> [COMPITO 1]
Elenca tutte le persone indicate con nome e cognome nel testo fornito.
> [COMPITO 2]
Modifica il passo del testo fornito che va da "Il film racconta" fino a "dell’intrattenimento per adulti." compreso, riscrivendolo con "società controllante" al posto di "società gemella".

“Un nuovo giorno, un nuovo invito a palare di Pornhub”. È questo che ho pensato quando la regista Suzanne Hillinger e la Jigsaw Productions del premio Oscar Alex Gibney mi hanno chiesto di apparire nel loro nuovo documentario: Money Shot – La storia di Pornhub (disponibile su Netflix).
Il film racconta del boom di Pornhub in tutto il mondo, finché un reportage del New York Times firmato Nicholas Kristof non ha svelato, attraverso le dichiarazioni di vari testimoni, che la sua società gemella, MindGeek, ospitava video illegali a tema pedopornografia e stupro. Hillinger mi ha promesso che il film avrebbe mostrato come le accuse di traffico a scopo sessuale da parte dell’estrema destra siano state il cavallo di Troia mandato per distruggere l’industria dell’intrattenimento per adulti.
Ero un po’ restia a mettermi davanti a una cinepresa per un’intervista: non mi piace lavare i panni sporchi in pubblico. Rispettavo il lavoro di Hillinger, ma in generale mi fido poco dei registi di documentari. La maggior parte dei film sul mondo del porno seguono il modello di Hot Girls Wanted: tendono a rappresentarci come un gruppo di ragazze manipolate, abusate e dal quoziente intellettivo bassissimo.
Ma più di tutto, ero stanca di parlare di Pornhub. Dall’uscita dell’articolo di Kristof chiunque, da Vanity Fair a (ironia della sorte) il New York Times, mi ha chiesto di dire la mia su questo scandalo. Lo capisco. Sono una delle più famose pornostar americane. Scrivo di sesso per diversi siti e testate. Ma sono stufa. Personalmente, non me ne frega niente di Pornhub. Non voglio essere costretta a preoccuparmi per un sito porno, perché non dipendo solo da quello. Se chiudono Pornhub, altri settemila siti spunteranno come i funghi.

> [VOCI]
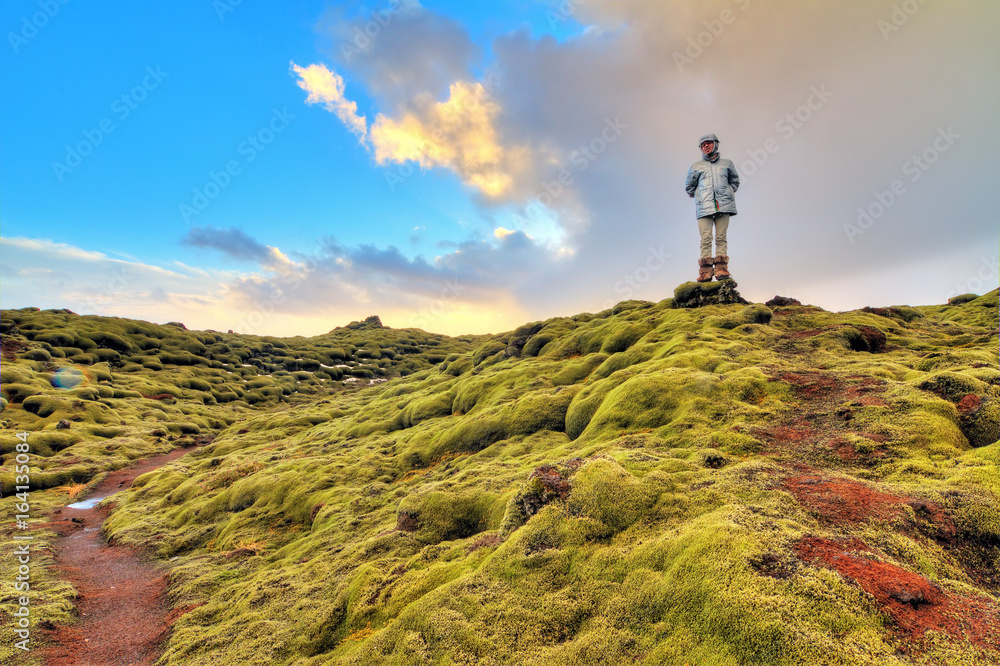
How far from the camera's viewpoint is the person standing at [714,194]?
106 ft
==
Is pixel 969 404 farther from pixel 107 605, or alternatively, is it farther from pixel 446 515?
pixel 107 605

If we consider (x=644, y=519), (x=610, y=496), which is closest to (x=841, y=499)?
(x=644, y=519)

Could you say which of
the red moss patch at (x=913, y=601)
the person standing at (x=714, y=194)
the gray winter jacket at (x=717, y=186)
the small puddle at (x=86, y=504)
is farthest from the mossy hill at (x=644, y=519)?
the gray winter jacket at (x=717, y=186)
---
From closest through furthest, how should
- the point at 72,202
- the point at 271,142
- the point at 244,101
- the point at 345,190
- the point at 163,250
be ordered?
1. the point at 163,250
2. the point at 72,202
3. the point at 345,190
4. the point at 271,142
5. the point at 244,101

> [RISPOSTA COMPLETA 1]
Suzanne Hillinger
Alex Gibney
Nicholas Kristof

> [RISPOSTA COMPLETA 2]
Il film racconta del boom di Pornhub in tutto il mondo, finché un reportage del New York Times firmato Nicholas Kristof non ha svelato, attraverso le dichiarazioni di vari testimoni, che la sua società controllante, MindGeek, ospitava video illegali a tema pedopornografia e stupro. Hillinger mi ha promesso che il film avrebbe mostrato come le accuse di traffico a scopo sessuale da parte dell’estrema destra siano state il cavallo di Troia mandato per distruggere l’industria dell’intrattenimento per adulti.